Data excerpts START

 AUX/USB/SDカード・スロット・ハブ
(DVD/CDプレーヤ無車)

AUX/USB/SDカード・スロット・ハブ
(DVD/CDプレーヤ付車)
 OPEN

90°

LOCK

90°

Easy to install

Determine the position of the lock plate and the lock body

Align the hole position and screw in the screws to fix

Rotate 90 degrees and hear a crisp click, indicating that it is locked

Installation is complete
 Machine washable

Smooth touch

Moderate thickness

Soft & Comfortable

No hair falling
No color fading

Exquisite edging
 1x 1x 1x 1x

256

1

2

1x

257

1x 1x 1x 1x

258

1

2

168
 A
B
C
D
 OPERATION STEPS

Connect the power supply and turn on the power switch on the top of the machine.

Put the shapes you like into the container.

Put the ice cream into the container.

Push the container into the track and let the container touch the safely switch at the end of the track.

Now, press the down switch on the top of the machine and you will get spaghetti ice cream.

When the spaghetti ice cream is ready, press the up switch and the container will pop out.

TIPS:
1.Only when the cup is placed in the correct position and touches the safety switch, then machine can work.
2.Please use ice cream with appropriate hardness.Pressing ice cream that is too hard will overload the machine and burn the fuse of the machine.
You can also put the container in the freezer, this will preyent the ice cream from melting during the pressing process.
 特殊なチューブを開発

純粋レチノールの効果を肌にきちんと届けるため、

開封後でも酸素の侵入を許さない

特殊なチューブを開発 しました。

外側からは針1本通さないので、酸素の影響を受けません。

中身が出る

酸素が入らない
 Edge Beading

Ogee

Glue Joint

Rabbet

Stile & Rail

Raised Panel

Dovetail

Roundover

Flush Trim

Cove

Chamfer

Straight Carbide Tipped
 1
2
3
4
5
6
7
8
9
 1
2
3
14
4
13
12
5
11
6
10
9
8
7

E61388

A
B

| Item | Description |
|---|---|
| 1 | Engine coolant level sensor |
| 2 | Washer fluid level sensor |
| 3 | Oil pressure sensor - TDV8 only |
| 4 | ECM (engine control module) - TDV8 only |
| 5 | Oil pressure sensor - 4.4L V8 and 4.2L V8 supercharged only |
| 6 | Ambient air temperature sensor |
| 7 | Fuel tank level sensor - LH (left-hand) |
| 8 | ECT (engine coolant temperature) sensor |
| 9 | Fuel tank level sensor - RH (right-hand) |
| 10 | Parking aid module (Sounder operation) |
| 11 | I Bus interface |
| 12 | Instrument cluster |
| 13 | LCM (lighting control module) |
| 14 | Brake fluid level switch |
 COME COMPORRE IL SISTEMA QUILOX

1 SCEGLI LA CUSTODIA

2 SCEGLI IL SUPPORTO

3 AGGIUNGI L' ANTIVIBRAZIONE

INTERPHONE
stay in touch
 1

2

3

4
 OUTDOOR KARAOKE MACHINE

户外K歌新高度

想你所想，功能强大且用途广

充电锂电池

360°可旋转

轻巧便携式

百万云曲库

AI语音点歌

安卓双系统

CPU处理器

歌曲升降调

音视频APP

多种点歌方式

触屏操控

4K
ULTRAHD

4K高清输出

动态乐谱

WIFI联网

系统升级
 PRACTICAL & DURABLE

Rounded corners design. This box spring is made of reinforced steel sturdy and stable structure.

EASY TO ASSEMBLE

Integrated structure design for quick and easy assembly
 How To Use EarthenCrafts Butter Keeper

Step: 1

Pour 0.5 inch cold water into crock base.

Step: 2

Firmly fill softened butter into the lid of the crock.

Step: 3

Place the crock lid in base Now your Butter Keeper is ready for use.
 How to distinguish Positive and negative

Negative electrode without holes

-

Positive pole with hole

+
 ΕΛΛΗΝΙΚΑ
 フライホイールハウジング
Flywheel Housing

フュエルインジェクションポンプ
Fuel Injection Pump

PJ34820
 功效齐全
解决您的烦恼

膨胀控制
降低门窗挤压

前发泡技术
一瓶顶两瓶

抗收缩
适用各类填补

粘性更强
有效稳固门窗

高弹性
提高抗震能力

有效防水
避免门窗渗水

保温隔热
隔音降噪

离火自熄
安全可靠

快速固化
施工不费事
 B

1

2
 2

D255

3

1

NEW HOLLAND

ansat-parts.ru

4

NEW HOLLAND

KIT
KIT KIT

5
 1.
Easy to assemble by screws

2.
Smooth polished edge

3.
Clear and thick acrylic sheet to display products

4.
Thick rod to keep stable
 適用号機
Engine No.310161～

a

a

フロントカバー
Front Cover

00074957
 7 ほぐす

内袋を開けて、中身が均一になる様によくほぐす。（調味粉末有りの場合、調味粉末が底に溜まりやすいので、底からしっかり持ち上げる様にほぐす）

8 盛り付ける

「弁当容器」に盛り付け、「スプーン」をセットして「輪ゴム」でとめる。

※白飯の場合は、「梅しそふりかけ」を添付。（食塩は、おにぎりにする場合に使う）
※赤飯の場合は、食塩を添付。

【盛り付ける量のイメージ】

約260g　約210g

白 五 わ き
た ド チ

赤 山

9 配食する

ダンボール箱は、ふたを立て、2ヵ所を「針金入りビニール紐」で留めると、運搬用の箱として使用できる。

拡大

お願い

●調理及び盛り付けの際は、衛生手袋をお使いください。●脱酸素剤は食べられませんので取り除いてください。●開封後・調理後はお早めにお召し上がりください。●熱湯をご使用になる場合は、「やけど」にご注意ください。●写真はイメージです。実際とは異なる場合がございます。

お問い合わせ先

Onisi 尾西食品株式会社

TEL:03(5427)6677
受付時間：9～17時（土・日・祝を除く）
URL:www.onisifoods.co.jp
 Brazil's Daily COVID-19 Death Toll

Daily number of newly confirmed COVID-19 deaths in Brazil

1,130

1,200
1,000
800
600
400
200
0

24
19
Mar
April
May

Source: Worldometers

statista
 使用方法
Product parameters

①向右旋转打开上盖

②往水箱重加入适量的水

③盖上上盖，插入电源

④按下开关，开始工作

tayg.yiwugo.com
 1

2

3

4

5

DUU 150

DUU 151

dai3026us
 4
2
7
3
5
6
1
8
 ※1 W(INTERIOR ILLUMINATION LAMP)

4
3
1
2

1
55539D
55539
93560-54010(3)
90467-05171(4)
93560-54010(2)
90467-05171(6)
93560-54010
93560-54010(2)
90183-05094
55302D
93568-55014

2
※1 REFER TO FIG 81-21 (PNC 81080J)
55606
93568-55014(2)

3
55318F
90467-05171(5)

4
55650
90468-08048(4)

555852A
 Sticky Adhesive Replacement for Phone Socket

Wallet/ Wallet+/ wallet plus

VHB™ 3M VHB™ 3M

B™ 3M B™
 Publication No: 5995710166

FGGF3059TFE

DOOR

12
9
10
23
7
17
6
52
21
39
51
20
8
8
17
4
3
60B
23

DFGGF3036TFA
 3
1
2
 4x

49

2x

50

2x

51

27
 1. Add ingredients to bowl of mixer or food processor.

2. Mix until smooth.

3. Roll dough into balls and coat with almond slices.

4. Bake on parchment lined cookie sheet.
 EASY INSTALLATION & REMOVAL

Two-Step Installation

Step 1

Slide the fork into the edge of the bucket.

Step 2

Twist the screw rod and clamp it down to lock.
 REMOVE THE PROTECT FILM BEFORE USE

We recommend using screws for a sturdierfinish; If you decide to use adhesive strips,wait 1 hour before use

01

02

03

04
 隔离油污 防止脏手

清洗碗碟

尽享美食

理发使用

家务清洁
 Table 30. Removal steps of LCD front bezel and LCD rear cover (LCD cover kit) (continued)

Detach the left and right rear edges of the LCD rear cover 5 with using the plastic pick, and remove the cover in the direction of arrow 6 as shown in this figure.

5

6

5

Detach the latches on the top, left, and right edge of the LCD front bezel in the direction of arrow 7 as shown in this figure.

Data excerpts END

**Task directions:** In the lines above, find each one with "that" and list it.

**Answer box:**
Rotate 90 degrees and hear a crisp click, indicating that it is locked
2.Please use ice cream with appropriate hardness.Pressing ice cream that is too hard will overload the machine and burn the fuse of the machine.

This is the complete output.